Cuando llegó el aviso tuvimos que enterrarnos.
Antes todo era libertad y expresión. Éramos libertad aire, libres en el rostro.
El visitante se había anunciado en tierras lejanas vestido con el uniforme de amarillo deceso.
Sobre su piel se elevaban múltiples y achatados cuernos: espículas para infectar celdas.
Era un diablo que ningún carnaval anunció
Sin dubitar, sembró semillas por legiones y regó cadáveres.
Entonces se clamó a los cielos.

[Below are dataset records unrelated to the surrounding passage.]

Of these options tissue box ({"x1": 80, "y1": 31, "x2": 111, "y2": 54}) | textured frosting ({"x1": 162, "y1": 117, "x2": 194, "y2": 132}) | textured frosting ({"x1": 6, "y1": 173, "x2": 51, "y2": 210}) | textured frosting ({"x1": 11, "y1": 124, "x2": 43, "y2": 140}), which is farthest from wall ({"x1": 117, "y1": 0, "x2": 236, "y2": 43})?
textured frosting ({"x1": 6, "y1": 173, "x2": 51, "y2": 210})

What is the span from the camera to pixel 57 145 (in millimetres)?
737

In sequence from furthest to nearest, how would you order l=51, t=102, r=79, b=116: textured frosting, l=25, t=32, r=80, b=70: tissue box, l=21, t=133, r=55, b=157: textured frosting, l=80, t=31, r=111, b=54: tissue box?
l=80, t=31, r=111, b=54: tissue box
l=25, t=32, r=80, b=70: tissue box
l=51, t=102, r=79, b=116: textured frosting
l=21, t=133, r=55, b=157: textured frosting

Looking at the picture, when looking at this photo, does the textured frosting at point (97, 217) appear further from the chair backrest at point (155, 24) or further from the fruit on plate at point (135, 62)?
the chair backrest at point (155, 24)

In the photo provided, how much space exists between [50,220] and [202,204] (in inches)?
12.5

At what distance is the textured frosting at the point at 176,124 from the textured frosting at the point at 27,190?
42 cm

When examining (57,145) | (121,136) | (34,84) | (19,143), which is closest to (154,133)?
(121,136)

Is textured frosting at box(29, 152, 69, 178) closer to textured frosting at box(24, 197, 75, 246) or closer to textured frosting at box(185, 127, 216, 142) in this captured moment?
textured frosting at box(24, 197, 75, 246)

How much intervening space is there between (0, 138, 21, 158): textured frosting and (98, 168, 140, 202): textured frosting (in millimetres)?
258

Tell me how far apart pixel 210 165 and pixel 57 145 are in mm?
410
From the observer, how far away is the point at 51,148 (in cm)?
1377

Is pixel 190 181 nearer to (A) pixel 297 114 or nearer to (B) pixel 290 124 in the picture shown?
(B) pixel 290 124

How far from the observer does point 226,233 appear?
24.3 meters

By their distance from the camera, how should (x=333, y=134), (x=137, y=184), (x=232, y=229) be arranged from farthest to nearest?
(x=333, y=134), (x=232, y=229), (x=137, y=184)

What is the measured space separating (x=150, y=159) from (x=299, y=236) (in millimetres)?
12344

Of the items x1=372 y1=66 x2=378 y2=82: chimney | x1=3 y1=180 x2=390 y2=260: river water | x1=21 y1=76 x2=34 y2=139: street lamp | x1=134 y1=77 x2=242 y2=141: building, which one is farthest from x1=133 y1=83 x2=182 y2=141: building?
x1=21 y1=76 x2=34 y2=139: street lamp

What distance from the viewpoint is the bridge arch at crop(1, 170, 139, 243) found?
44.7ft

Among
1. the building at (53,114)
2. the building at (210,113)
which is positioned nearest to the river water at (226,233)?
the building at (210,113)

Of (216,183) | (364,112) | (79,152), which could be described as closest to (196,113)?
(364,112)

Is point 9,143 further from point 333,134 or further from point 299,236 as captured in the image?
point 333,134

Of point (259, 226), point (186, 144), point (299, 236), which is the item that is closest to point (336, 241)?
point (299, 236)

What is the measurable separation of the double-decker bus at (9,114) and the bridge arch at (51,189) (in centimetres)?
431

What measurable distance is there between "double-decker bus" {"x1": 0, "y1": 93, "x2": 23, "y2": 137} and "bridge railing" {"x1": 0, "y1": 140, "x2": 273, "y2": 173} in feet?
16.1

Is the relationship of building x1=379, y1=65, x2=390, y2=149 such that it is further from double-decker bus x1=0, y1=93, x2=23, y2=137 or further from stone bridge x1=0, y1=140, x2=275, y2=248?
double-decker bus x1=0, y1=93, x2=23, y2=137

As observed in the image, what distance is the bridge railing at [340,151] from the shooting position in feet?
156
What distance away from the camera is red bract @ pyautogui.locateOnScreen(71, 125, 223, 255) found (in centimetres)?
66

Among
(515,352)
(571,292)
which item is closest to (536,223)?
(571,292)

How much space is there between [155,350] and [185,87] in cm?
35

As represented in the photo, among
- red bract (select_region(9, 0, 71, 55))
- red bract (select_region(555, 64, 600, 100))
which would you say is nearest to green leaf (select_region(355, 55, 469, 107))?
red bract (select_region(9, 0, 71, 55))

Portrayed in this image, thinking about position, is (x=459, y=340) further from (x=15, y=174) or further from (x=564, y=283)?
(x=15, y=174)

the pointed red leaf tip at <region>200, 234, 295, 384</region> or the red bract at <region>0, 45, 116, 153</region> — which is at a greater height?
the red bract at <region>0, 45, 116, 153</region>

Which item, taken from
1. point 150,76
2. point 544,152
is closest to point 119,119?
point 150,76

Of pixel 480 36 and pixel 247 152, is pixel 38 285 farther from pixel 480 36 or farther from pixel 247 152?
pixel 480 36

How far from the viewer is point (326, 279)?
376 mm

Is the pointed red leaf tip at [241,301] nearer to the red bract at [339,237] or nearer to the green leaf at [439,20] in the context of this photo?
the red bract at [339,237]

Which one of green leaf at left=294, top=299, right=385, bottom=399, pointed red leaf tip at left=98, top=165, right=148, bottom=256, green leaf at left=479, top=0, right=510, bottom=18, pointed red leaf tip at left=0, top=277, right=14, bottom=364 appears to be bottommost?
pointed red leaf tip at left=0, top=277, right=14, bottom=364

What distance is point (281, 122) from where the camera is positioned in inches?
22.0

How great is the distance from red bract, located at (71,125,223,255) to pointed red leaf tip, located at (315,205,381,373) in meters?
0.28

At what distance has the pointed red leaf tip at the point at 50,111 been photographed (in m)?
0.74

Se reclamó a los infiernos.
Sólo los de blancas armaduras escucharon, callaron y actuaron.
Se abonó el terreno de la batalla al silenciar calles.
Uniformamos espacios abiertos para la debacle.
Cavamos trincheras domésticas atiborradas de miedo y tensión.
Surgieron cementerios de flujos abandonados donde alguna vez cabalgaron velocidad y desmán.
Sólo las sombras aventuradas se deslizaban en silencio por las soledades.
Por fin tocó tierra el visitante y besó a más de un incauto.
Llegó el arcángel de la trompeta llamando el inicio de las hostilidades
Santiguamos a los de bata y media máscara pero los abandonamos en armamento.
Abrimos lugar para las pesadillas en la repetición de los días.
Clausuramos puertas, tapiamos ventanas con cristales de cuentos brillantes.
Nos ocultamos del otro.
Rechazamos la eucaristía del abrazo.
Quemamos al beso de saludo cual Judas.
Nos sepultamos en departamentos y casas.
Nos convertimos en los muertos rulfianos.
Abandonamos la palabra directa por la simulación escrita en pantallas eco.
Soñamos desde la inmovilidad para contarnos historias de cuando las alas regresen.
Desde entonces los sellos se han abierto.
Galopan los espectros de la desesperanza que arrebatan a quienes ni hace un año atrás celebraban.
Alzamos ruegos desde los sarcófagos de cemento.
Suplicamos perdón inmersos en las oquedades que escupen repetidos gusanos de frustración.
No hay dioses arriba ni abajo que escuchen.
Sólo existe un universo impávido, alejado y frío, ignorante de un minúsculo apocalipsis local.